When I read things online like: ‘You don’t need that poison in your body,’ or ‘Just have a glass of water and some fresh air rather than happy pills’, I sometimes feel a little guilty. Is relying on medication a sign of my own personal weakness? Does it indicate an inability to manage or regulate my feelings for myself? This couldn’t be further from the truth. Medication is messy, confusing and comes with it’s own set of difficulties you never thought you’d have to deal with, but if you stick it out and find what medication works for you, it can help you navigate yourself not to the ‘normal’ you were before, but to a new normal. This new normal might be different, complicated and leave you feeling a little battleworn, but it is nonetheless a means for you to live your life.
Sometimes, I look in the mirror at my size 16 frame (I was a size 8 before I started medication), and wonder if it was a mistake taking it in the first place.
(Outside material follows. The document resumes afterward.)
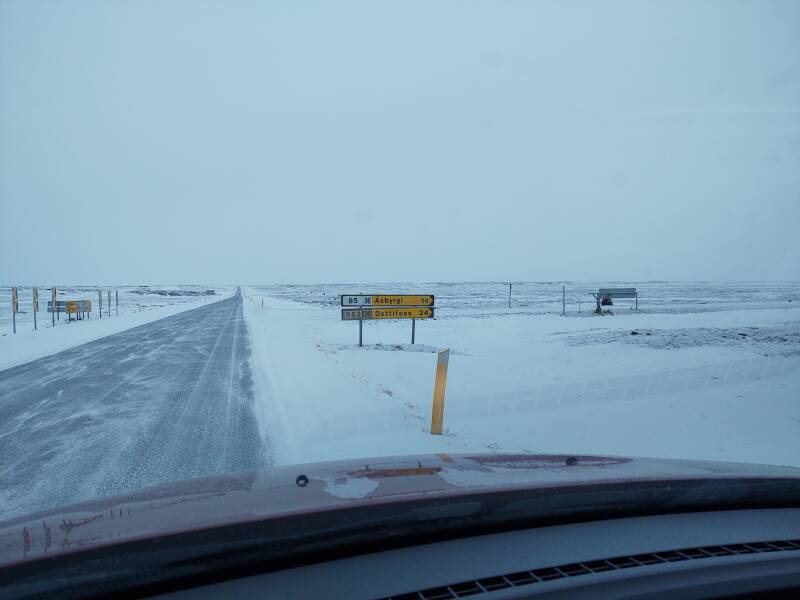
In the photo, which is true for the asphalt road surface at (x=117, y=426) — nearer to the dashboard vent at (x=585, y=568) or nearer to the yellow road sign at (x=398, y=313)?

But what I, and everyone experiencing mental health issues needs to remember is that we owe it to ourselves to not just exist, but to live. We deserve to laugh, smile, make memories and finish our education just the same as anyone else, and the barriers in our brain shouldn’t deprive us of living the life we know we deserve. I know first-hand that adapting to medication is a battle in itself, but I guess we can call it a ‘necessary evil’ that we need to live through in order to get some semblance of enjoyment, functionality and existence back.
So, if you’re someone whose on medication, have no doubt of your personal strength and resilience: you’re doing amazing, and some clueless Karen asking you to ‘breathe’ on the internet doesn’t change that.